Chris Miller ist Professor für Internationale Geschichte an der Tufts University in Massachusetts und hat eine spannende, gut recherchierte, anschauliche, ausgewogene und auch für den technischen Laien verständliche, gut übersetzte Geschichte der weltweiten Entwicklung der Mikro- und Speicherchips und der sie umgebenden Technologien geschrieben, die für die heute Elektronik-, Automobil-, Haushaltsgeräte- und Rüstungsindustrie unentbehrlich sind.

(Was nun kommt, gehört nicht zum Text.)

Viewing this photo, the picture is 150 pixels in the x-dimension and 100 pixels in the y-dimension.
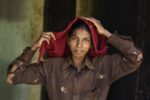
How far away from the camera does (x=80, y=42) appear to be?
11.0 feet

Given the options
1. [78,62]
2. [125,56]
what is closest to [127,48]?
[125,56]

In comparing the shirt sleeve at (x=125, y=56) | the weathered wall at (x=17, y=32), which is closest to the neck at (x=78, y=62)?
the shirt sleeve at (x=125, y=56)

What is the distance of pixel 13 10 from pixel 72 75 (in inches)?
48.1

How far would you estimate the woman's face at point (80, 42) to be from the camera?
11.0 feet

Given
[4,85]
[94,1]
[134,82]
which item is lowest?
[4,85]

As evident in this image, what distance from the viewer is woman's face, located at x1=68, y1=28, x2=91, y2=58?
3.34m

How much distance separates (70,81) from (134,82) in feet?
1.69

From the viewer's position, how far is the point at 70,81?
344cm

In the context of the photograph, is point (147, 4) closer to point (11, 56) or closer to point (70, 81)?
point (70, 81)

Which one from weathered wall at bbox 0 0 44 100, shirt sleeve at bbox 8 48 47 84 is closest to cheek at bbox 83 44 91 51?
shirt sleeve at bbox 8 48 47 84

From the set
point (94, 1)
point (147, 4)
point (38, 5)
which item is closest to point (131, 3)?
point (147, 4)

Es begann in den 1960er Jahren, als Tüftler, die die führenden technischen Universitäten Kaliforniens absolviert hatten, versuchten, die störanfälligen Vakuumröhren durch immer stärker miniaturisierte integrierte Schaltkreise auf Silizium als Transistoren zu ersetzen. Der Bedarf entstand nicht nur durch die zivile Nachfrage nach Taschenrechnern und Computern, sondern damals in hohem Maß durch das Pentagon, das im Rüstungswettlauf mit den quantitativ überlegenen Sowjets auf der Suche nach präziseren Waffen und Munition war, die nicht länger wie im Vietnamkrieg verschwendet werden sollten, wo fast alle Bomben und Raketen ihre präzisen Ziele wie Brücken, Geschütze oder Panzer verfehlten.

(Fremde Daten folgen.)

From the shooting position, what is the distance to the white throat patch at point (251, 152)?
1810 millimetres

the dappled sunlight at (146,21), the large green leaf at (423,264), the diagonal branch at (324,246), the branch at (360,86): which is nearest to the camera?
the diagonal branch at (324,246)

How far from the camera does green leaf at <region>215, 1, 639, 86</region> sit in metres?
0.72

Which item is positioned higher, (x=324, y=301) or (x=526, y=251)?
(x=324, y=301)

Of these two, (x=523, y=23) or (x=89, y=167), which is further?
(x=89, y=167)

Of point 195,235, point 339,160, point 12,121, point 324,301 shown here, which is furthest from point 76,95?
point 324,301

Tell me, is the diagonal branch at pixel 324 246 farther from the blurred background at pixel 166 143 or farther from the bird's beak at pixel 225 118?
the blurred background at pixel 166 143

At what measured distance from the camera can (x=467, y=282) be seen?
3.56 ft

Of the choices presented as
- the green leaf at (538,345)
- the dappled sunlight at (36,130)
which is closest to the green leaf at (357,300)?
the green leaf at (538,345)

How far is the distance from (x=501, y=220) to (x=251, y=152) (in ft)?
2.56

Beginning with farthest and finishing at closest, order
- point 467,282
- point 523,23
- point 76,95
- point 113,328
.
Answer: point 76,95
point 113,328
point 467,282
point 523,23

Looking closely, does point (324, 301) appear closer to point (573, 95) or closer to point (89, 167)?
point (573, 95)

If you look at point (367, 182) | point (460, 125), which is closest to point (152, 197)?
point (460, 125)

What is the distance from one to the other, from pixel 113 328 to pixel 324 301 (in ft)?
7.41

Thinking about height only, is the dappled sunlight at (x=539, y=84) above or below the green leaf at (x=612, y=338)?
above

So sollten bei einem nuklearen Erstschlag alle sowjetischen und später russischen Raketensilos plus die sowjetische Führung ausgeschaltet und ihre atombewaffneten U-Boote mit einem Sensorennetz aufgespürt und versenkt werden. Diese Rüstungsaufträge lieferten wie jene der Nasa die nötige Anschubfinanzierung in Milliardenhöhe für die ersten Chip-Pioniere und ihre teuren und energieintensiven Fertigungsstätten für Massenproduktionen, wie zum Beispiel Texas Instruments und Fairchild.
Ein Kind des Kalten Krieges
Die Sowjets versuchten, mit den USA gleichzuziehen und gründeten nahe Moskau eine Halbleiterstadt namens Selenograd, wo sie mit Hilfe des Direktorats T des KGB (dem mit sehr mäßigem Erfolg auch ein gewisser Putin aus Dresden zuarbeitete), gestohlener westlicher Technologie und über Scheinfirmen in Österreich und der Schweiz bezogener Ausrüstungen ebenfalls eine Chipindustrie aufziehen wollten. Als Rüstungsbetrieb organisiert, würgten Geheimhaltungsbestimmungen und bürokratische Hierarchien jede Kreativität der wenigen qualifizierten Ingenieure ab.

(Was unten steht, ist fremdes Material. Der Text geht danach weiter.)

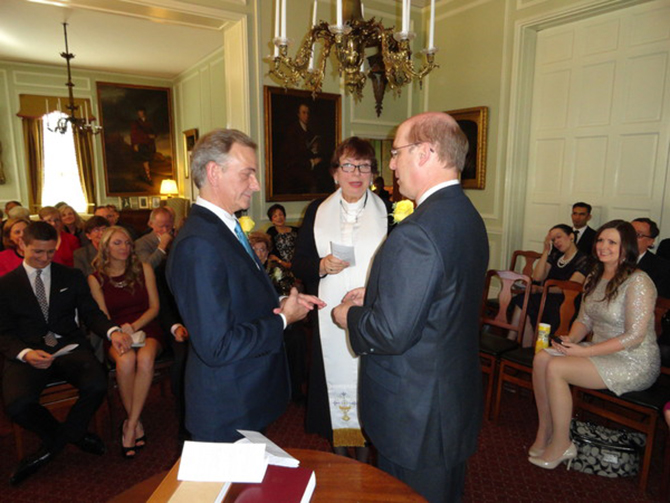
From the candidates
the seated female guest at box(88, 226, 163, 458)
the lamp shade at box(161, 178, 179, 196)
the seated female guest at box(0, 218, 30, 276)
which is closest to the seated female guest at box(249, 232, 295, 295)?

Dazu fehlte in der Produktion die nötige Disziplin für fehlerfreie Erzeugnisse. Auch spätere Versuche der DDR Führung – Honeckers „größter Megachip der Welt“, der sich als Flop erwies, ist in bleibender Erinnerung –, Mitte der achtziger Jahre die Halbleiterindustrie für Speicherchips wiederzubeleben, scheiterte an den zu geringen Kapazitäten und zu hohen Produktionskosten. Immerhin bleibt Carl Zeiss Jena als Weltmarktführer für Linsen und Spiegel für die Fotolithographie-Anlagen zur Übertragung von Transistorschablonen.
Asiens Halbleiter-Boom
Japan war in den 1970er und 1980er Jahren der erste ernsthafte Konkurrent für die US Chipindustrie. Mit Konzernen wie Sony, Sharp, Toshiba, NEC und Fujitsu beherrschte es die Unterhaltungselektronik und konnte dank staatlicher Subventionen, billigem Kapital und einem abgeschotteten Markt die US-Amerikaner mit besseren Qualitäten und niedrigeren Preisen im Jahr 1986 auf den Weltmärkten überholen. Aus Angst vor einem Abstieg wie dem der Autoindustrie in Detroit bildeten die USKonzerne ein Konsortium namens Sematech, das in Washington erfolgreich für Importbeschränkungen für japanische Chips und eine Yen-Aufwertung lobbyierte und schließlich US-Produktionen und Technologien nach Südkorea, Taiwan, Hongkong, Malaysia und Singapur verlagerte, um mit noch niedrigeren Produktionskosten dem japanischen Konkurrenten (und langfristig auch sich selbst) den Garaus zu machen.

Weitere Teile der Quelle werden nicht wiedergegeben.